From an Unidentified Correspondent

[Philadelphia, ca. 1 June 1812]


Permit an American born Citizen of Philada. to suggest his own, as well as the Ideas of many others, of a sudden war and also of a contrary course. A Declaration of war against England at the present time, would expose to the danger of capture 5 or 600 vessels of all descriptions, together with their sailors and cargoes, would involve in ruin and difficulty a majority of Your Merchants and at least half of the insurance offices and Underwriters.

If a war is to remove all restrictions on Commerce & the Spaniards and Portuguese become Neutral, they will increase their shipping Interest, and supply the United States with all we want, and carry away the produce of our soil, that is wanted in other countries. How great a share of British Interest will be employed, I cannot say. Such a state of trade would be precisely what Great Britain wishes, for all the Large ships owned in this country must be sold for a mere trifle or lay and rot, not soon to be reinstated. This course of things would transfer our carrying trade to others, perhaps never to revive and would inevitably ruin thousands who now depend for support solely on the shipping business. The loss of our vessels and sailors now on the ocean, would assist the Power, we wish to injure. Suppose that instead of this course, the Embargo and non-importation Laws were to be continued in force for 30 or 60 days, your war preparations still progressing—this would allow a sufficient time for nearly all your vessels and sailors to return & the loud clamours in England on account of the scarcity of provisions, may produce a revocation of the Orders on Council and avert the calamity of a War. France has as yet done nothing effectual for our trade—in a few weeks more, however, we shall have an opportunity of observing, what it is her intention to do. If you were to recommend such a course to Congress it would have a tendency to unite the people. At present almost all the reflecting part of the inhabitants from Philada to the Eastward are ave[r]se to a War with England at this time. War should never be commenced, but in conformity with the wishes and feelings of the people.

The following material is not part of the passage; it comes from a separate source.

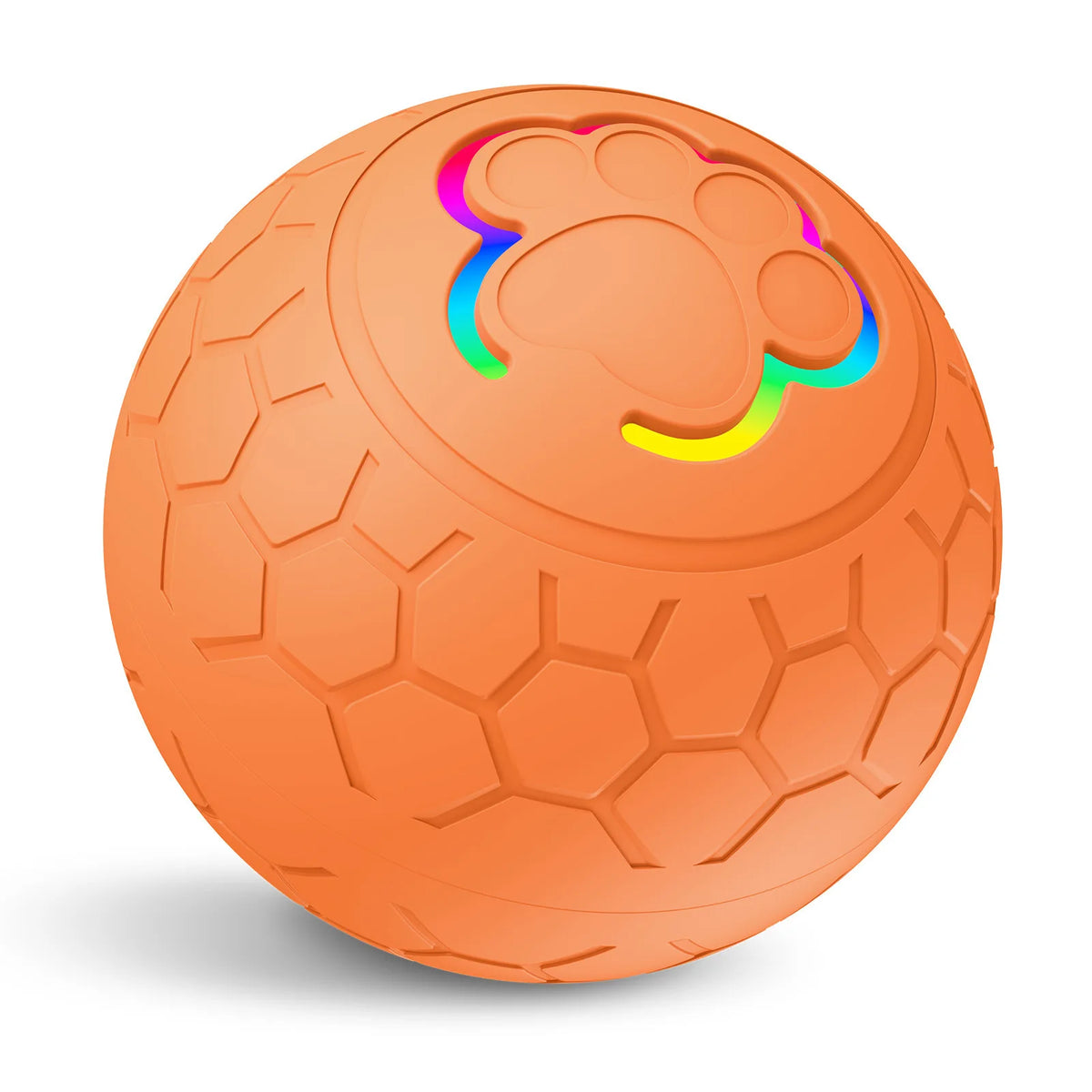 Automatic Rolling Interactive Dog Toy Ball With Glowing Lights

Another course is the one pointed out by Mr. Pope’s resolution in the Senate,1 which was not supported in that body and if hereafter it were to detach one of the Powers before we could go to war with the other, an Embargo must be laid. Another course is, to allow our vessels to arm, against all, in defence of Lawful trade, this would perhaps in time produce a war. Whatever is done, ought not to promote the interests of other Nations over our own—besides, our Army is not as yet ready to act, neither can it be for some months—and even if [it] were to conquer the Upper parts of Canada, it would injure England, but would not certainly be any advantage to ourselves. But if War is put off and finally averted, it will cause your Administration to be very generally approved of & it will rescue your Country from danger. Your conduct, heretofore, has aimed at peace, and your country calls for a continuation of it’s blessings for some time at least. That you may avert the evils of war is the sincere wish and ardent prayer, of a Friend to you and to his country.

RC (NN). Unsigned, undated. Date assigned on the basis of the 1 June Philadelphia postmark.

1For Senator John Pope’s 8 May 1812 motion to repeal U.S. laws restricting trade with Great Britain, see Jacob Barker to JM, 12 May 1812, and n. 2.